FIFA – the organization that runs the World Cup and international soccer – knows about this problem. In October 2012, Ralf Mutschke, the Head of FIFA Security, submitted the report to the South African Football Association. A bizarre and complicated process followed. First, some SAFA executives suspended many of the people named in the report, including Dennis Mumble who had been the person who had started the investigation.
Then a South African elite anti-corruption unit ‘The Hawks’ announced that they too had been conducting an investigation and that some official inside SAFA had allegedly accepted an $800,000 bribe from the fixers.
Other sports officials called for an investigation to get to the bottom of the affair and all seemed to be heading in that direction, when the South African Sports Minister Fikile Mbalula intervened and all SAFA officials were reinstated. In the Spring of 2013, the Sports Minister and a previously suspended official flew to Switzerland to say that FIFA was welcome to investigate the matter so long as they did not ask questions about why SAFA had been so short of money just before the start of the world’s biggest sporting tournament and all the billions of dollars that the government had spent on the World Cup.
After this meeting all investigations went into a bureaucratic limbo until the President of South Africa Jacob Zuma officially announced that there would be no investigation into which SAFA official had helped the fixers. When asked the reason for this decision Zuma’s spokesman responded, “He is the President. He does not have to give his reasons, he just states his decision and that is that.”
Currently, SAFA headquarters, next to Soccer City where the Colombia match was played, is festooned with paper notices asking players or referees to report any fixing attempts to a SAFA-sponsored anti-corruption hotline. Quite why anyone would trust SAFA, knowing that some their officials have been named for working with the fixers, is not known.
In January of this year, Ralf Mutschke, the Head of FIFA Security, finally admitted the danger posed to international football by match-fixers.

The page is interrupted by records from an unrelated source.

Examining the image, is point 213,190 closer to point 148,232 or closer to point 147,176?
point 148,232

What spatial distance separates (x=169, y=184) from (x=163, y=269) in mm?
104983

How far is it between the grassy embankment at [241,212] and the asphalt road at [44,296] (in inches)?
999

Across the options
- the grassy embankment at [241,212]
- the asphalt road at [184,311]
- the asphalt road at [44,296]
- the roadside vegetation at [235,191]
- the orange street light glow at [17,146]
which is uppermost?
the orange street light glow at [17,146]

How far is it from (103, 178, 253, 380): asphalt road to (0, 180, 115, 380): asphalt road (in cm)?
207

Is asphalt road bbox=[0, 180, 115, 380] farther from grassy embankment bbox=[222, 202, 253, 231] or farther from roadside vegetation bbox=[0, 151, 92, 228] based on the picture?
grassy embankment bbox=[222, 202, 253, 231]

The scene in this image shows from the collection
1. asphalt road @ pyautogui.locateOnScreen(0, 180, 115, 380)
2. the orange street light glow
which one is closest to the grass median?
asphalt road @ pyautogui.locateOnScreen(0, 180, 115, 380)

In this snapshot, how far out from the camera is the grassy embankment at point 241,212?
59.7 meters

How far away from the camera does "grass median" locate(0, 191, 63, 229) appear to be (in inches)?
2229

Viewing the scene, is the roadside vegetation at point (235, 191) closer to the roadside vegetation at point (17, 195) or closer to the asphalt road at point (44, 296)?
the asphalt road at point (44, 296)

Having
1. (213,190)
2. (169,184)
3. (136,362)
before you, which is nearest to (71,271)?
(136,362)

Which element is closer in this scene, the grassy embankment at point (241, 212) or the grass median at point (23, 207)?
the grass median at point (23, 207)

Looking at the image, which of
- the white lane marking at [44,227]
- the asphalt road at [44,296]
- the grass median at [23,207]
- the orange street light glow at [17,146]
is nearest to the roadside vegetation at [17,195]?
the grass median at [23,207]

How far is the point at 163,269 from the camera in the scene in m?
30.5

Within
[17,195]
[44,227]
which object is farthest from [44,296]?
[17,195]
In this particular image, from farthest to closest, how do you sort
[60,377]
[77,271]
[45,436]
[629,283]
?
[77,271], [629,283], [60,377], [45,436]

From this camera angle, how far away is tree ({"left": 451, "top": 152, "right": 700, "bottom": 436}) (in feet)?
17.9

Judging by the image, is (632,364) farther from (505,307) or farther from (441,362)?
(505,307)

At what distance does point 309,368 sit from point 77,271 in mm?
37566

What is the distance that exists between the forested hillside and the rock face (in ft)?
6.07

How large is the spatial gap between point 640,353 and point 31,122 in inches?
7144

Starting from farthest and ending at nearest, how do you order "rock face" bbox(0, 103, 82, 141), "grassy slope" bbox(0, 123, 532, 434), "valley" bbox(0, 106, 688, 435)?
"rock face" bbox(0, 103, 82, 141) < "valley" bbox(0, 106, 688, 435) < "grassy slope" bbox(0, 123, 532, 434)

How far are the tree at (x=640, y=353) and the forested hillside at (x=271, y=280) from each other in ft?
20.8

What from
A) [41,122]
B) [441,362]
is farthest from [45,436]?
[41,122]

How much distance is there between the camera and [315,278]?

In a wide-ranging interview with the newspaper Frankfurter Allgemeine Sonntagszeitung, Mutschke had the courage to admit that match-fixers may be at the Brazil World Cup in 2014, they may approach players and teams and that certain key matches (third games in the opening round) may be in serious jeopardy. He outlined a number of measures that FIFA will take to protect the credibility of the sport. However, all of the new FIFA measures depend on the active help of national soccer officials – the very people whom the South African and Zimbabwean reports show to be vulnerable.
David Larkin a copyright lawyer in Washington D.C. who co-founded the group Change FIFA, believes that this strategy means problems for the world’s game: “This is an impossible position to reform soccer. It is a conflict of interest when some of the people alleged to be involved in fixing will potentially be working to clean it up.”
In April, Perumal was re-arrested in Finland for a new set of scandals. He faces extradition to Singapore. Last year, Singaporeans finally got around to arresting Dan Tan. However, he was not detained as a match-fixer but under an obscure anti-terrorist legislation. Tan has been locked up in indefinite detention with no scheduled trial, so potentially the public will never hear how far the corruption may have extended into the ranks of the soccer hierarchy.